Restate, word for word, every line of the data.

--- Start Data excerpts ---

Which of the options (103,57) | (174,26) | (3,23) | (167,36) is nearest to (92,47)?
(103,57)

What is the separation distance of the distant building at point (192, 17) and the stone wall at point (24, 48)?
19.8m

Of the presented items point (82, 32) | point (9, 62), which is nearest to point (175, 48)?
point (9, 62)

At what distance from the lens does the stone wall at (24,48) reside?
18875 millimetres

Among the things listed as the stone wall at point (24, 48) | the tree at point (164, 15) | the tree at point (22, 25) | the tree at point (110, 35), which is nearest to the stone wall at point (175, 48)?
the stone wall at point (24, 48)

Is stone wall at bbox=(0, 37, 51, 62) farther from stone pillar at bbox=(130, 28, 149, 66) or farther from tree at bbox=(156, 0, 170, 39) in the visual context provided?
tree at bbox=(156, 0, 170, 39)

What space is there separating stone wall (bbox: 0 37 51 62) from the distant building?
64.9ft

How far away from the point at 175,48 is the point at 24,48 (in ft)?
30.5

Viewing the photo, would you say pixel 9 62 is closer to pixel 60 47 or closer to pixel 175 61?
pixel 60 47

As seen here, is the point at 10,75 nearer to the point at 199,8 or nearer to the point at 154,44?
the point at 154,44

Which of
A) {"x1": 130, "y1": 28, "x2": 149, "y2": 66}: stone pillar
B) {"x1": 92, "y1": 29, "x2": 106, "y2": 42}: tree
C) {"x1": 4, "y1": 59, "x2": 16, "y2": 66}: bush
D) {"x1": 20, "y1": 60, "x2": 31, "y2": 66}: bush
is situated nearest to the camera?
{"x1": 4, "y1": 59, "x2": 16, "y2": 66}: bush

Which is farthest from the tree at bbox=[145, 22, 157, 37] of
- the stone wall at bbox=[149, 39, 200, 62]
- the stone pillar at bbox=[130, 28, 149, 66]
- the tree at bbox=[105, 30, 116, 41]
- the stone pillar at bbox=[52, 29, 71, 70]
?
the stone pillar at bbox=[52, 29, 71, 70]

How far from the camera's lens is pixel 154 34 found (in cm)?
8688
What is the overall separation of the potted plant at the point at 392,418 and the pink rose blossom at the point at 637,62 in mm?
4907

--- End Data excerpts ---

● Output for this task:
Which of the options (103,57) | (174,26) | (3,23) | (167,36) is nearest to (92,47)?
(103,57)

What is the separation distance of the distant building at point (192, 17) and the stone wall at point (24, 48)?
19.8m

Of the presented items point (82, 32) | point (9, 62), which is nearest to point (175, 48)?
point (9, 62)

At what distance from the lens does the stone wall at (24,48) reside?
18875 millimetres

Among the things listed as the stone wall at point (24, 48) | the tree at point (164, 15) | the tree at point (22, 25) | the tree at point (110, 35), which is nearest to the stone wall at point (175, 48)?
the stone wall at point (24, 48)

Is stone wall at bbox=(0, 37, 51, 62) farther from stone pillar at bbox=(130, 28, 149, 66) or farther from tree at bbox=(156, 0, 170, 39) in the visual context provided?
tree at bbox=(156, 0, 170, 39)

What space is there separating stone wall (bbox: 0 37 51 62) from the distant building?
64.9ft

How far away from the point at 175,48 is the point at 24,48 (in ft)?
30.5

Viewing the photo, would you say pixel 9 62 is closer to pixel 60 47 or closer to pixel 175 61?
pixel 60 47

As seen here, is the point at 10,75 nearer to the point at 199,8 or nearer to the point at 154,44?
the point at 154,44

Which of
A) {"x1": 130, "y1": 28, "x2": 149, "y2": 66}: stone pillar
B) {"x1": 92, "y1": 29, "x2": 106, "y2": 42}: tree
C) {"x1": 4, "y1": 59, "x2": 16, "y2": 66}: bush
D) {"x1": 20, "y1": 60, "x2": 31, "y2": 66}: bush
is situated nearest to the camera?
{"x1": 4, "y1": 59, "x2": 16, "y2": 66}: bush

Which is farthest from the tree at bbox=[145, 22, 157, 37] of
- the stone wall at bbox=[149, 39, 200, 62]
- the stone pillar at bbox=[130, 28, 149, 66]
- the tree at bbox=[105, 30, 116, 41]
- the stone pillar at bbox=[52, 29, 71, 70]
?
the stone pillar at bbox=[52, 29, 71, 70]

How far from the camera's lens is pixel 154 34 found (in cm)?
8688
What is the overall separation of the potted plant at the point at 392,418 and the pink rose blossom at the point at 637,62 in mm?
4907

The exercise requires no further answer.